Dans les cas congénitaux (En/En), les symptômes apparaissent jeunes et s’aggravent avec le temps.
Dans les cas acquis, ils surviennent après un épisode de stase ou une maladie digestive.
5. Diagnostic vétérinaire
La démarche diagnostique comprend :
Examen clinique complet, y compris palpation abdominale et évaluation de l’état d’hydratation.
Imagerie (radiographie ou échographie) pour observer la dilatation colique et exclure une obstruction.
Analyses de selles pour détecter parasites ou dysbiose.
Examen dentaire, car les troubles bucco-dentaires peuvent causer une stase chronique.
Évaluation de la robe et du pedigree, utile pour différencier les formes génétiques des formes acquises.
Selon Bödeker et al. (1995), la confirmation du méga-côlon héréditaire repose sur la combinaison du phénotype charlie (En/En) et des anomalies histologiques du côlon.
6. Traitement et prise en charge
6.1. Principes de base (toutes formes confondues)
Le traitement vise à restaurer la motilité, prévenir la déshydratation et corriger la cause sous-jacente.
Les protocoles de référence (Oglesbee, 2020 ; Hillyer, 2019 ; Tomlin, 2018) recommandent :
Hydratation (orale ou sous-cutanée selon l’état).
Alimentation riche en fibres : foin de graminées à volonté, granulés complets à 18 % de fibres ou plus.
Réduction du sucre et de l’amidon.
Réalimentation assistée avec bouillie fibreuse (Critical Care).
Prokinétiques : cisapride (stimulation colique) ou métoclopramide (stimulation gastrique), uniquement sous supervision vétérinaire NAC.
Analgesie : meloxicam ou buprénorphine selon les cas.
Probiotiques et prébiotiques pour soutenir la flore caecale.
Traitement de la cause primaire (douleur, infection, stress, déséquilibre alimentaire).
6.2. Particularités de la forme congénitale (En/En)
Les épisodes de stase sont chroniques et récurrents.
Une gestion à vie est souvent nécessaire : régime à fibres élevées, hydratation constante et suivi vétérinaire fréquent.
Les lapins atteints ne doivent pas être reproduits, car la transmission génétique est démontrée (Fontanesi et al., 2014 ; OMIA, 2021).
7. Pronostic
Forme acquise : bon si la cause est identifiée tôt.
Forme congénitale (En/En) : pronostic réservé à long terme, car la motilité ne peut pas être complètement rétablie. Le but est le confort de vie, non la guérison.

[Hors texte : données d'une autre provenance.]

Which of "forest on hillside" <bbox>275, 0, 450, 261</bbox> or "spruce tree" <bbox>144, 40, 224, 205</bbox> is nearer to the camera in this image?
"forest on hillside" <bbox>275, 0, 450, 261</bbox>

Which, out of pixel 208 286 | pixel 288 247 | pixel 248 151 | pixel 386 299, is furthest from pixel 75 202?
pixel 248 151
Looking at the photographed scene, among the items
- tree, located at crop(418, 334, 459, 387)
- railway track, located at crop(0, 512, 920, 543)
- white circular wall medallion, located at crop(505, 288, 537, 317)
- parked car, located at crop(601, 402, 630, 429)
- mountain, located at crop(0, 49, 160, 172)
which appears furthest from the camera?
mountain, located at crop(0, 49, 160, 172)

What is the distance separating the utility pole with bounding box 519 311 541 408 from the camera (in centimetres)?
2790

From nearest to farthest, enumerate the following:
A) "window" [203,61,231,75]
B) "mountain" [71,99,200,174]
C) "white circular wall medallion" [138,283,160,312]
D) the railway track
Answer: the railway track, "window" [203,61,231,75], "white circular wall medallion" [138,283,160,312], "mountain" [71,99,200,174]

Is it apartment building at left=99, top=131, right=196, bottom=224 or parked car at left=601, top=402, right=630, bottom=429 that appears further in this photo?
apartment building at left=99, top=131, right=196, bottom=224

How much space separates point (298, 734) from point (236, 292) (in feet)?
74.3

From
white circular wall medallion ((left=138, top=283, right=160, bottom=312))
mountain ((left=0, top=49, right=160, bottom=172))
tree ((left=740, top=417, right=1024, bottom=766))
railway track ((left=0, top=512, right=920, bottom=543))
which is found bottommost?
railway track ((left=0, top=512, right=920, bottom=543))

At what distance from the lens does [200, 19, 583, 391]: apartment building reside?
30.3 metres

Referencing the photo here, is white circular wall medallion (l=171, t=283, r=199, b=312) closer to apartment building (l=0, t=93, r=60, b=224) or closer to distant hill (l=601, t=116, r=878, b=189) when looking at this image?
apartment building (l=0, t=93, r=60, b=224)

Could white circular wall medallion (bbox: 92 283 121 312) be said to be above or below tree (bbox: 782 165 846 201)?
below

Rabbit Welfare Association (2023) souligne que certains lapins charlies vivent plusieurs années avec une prise en charge adaptée, mais présentent des rechutes fréquentes si l’alimentation ou l’hydratation sont négligées.
8. Points clés à retenir
Le méga-côlon n’est pas toujours génétique, mais la forme En/En l’est clairement.
Les lapins self peuvent développer une forme acquise du syndrome, mais pas la forme héréditaire liée au gène English spotting.
L’approche thérapeutique repose sur la correction de la cause et la prévention des rechutes.
En élevage, éviter absolument les croisements broken × broken, car 25 % de la descendance sera En/En, donc à risque.
9. Références intégrées
Bödeker, D. et al. (1995). Pathophysiological and functional aspects of the megacolon-syndrome of homozygous spotted rabbits (En/En). Journal of Veterinary Medicine A.
Fontanesi, L. et al. (2014). The KIT gene is associated with the English spotting coat color locus and congenital megacolon in Checkered Giant rabbits. PLoS ONE, 9(4): e93750.
Oglesbee, B.L. (2020). Gastrointestinal Diseases of Rabbits. In: The 5-Minute Veterinary Consult: Small Mammal. Wiley-Blackwell.
Hillyer, E. (2019). Gastrointestinal stasis and motility disorders in rabbits. Veterinary Clinics of North America: Exotic Animal Practice.
Rabbit Welfare Association & Fund (2023). Megacolon in the domestic rabbit: clinical management.
Tomlin, M. (2018). Megacolon in the domestic rabbit. Veterinary Nursing Journal.
Johnson-Delaney, C.A. (2018). Exotic Companion Medicine Handbook for Veterinarians. Elsevier.
OMIA (2021). Congenital megacolon in rabbits (OMIA 000629-9986), University of Sydney.